FIG. 7 is a schematic diagram showing a target entry location according to an embodiment of the invention. As shown in fig. 7, in the embodiment of the present invention, when receiving a task to be processed corresponding to a target area 70, target road information 71 around the target area 70 and target entry positions 72 to which each target road information 71 is bound are displayed at a task processing terminal. Further, the task processing personnel can select one target entrance position 72 from the display interface of the task processing terminal in a man-machine interaction mode, and the task processing terminal performs path planning according to the current position and the target entrance position 72 selected by the task processing personnel so as to guide the task processing personnel to process the task.
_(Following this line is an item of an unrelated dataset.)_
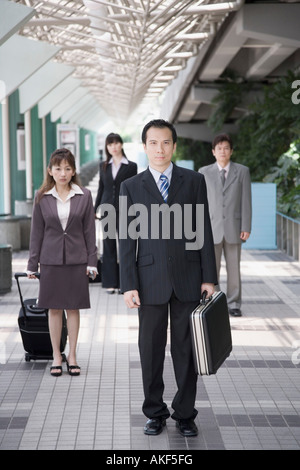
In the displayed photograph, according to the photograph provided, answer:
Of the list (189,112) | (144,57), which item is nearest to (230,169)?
(144,57)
According to the method for determining the entrance position, disclosed by the embodiment of the invention, the accurate positioning of the entrance of the target area is realized by clustering a plurality of target positions acquired in the process of executing the corresponding plurality of task information of the target area. Further, when the task to be processed corresponding to the target area is received again, the navigation route can be planned based on the target entrance position, and the task processing efficiency is improved.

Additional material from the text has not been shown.